O Senado quer votar o PL 2.162/2023, que trata da dosimetria de penas, até o fim da próxima semana. O texto prevê redução de penas para condenados pelos ataques de 8 de janeiro de 2023 e pode beneficiar o ex-presidente Jair Bolsonaro. A Câmara dos Deputados deve analisar a proposta nesta terça-feira.

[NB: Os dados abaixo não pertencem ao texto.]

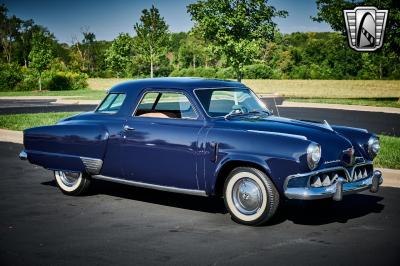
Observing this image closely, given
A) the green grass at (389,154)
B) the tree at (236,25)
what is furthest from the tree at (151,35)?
the green grass at (389,154)

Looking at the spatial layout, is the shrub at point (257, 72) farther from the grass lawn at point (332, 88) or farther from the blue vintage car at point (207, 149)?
the blue vintage car at point (207, 149)

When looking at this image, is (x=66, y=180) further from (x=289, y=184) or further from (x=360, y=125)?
(x=360, y=125)

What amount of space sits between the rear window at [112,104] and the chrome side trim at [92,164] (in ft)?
2.27

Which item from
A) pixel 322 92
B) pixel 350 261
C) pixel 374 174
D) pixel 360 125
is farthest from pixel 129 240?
pixel 322 92

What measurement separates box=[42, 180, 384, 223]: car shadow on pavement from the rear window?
1.28m

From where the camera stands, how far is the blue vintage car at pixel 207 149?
5.59m

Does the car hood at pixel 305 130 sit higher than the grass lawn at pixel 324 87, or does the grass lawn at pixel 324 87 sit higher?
the car hood at pixel 305 130

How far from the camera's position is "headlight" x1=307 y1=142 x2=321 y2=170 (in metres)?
5.45

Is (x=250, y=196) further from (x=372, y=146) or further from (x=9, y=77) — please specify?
(x=9, y=77)

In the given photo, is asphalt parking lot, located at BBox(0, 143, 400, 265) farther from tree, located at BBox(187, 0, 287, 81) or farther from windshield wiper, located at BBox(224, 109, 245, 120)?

O presidente do Senado, Davi Alcolumbre, afirmou que o acordo com os líderes prevê deliberação no Senado após a Câmara se pronunciar. Ele ressaltou compromisso com o Brasil e disse que, se a Câmara deliberar, o Senado fará o mesmo. A ideia é acelerar o andamento da matéria.
A comissão de Constituição e Justiça (CCJ) tem cobrando celeridade na análise do PL. Otto Alencar, presidente da CCJ, pediu tramitação prioritária para evitar atraso. O senador argumenta que o texto não pode ficar parado na Câmara por meses.
Sergio Moro, ex-juiz e senador, avalia que a dosimetria pode beneficiar principalmente pessoas sem vínculos de alto escalão, presas pela invasão e depredação dos Três Poderes. Segundo ele, há potencial para que esses condenados recebam redução de penas e tenham liberdade imediata se o PL avançar.
O líder do governo no Senado, Jaques Wagner, defendeu a tramitação normal da proposta. Ele recomendou encaminhamento objetivo e afastou previsões sobre eventual anistia. Wagner disse que a Casa precisa atuar com responsabilidade e ficar distante de futurologia.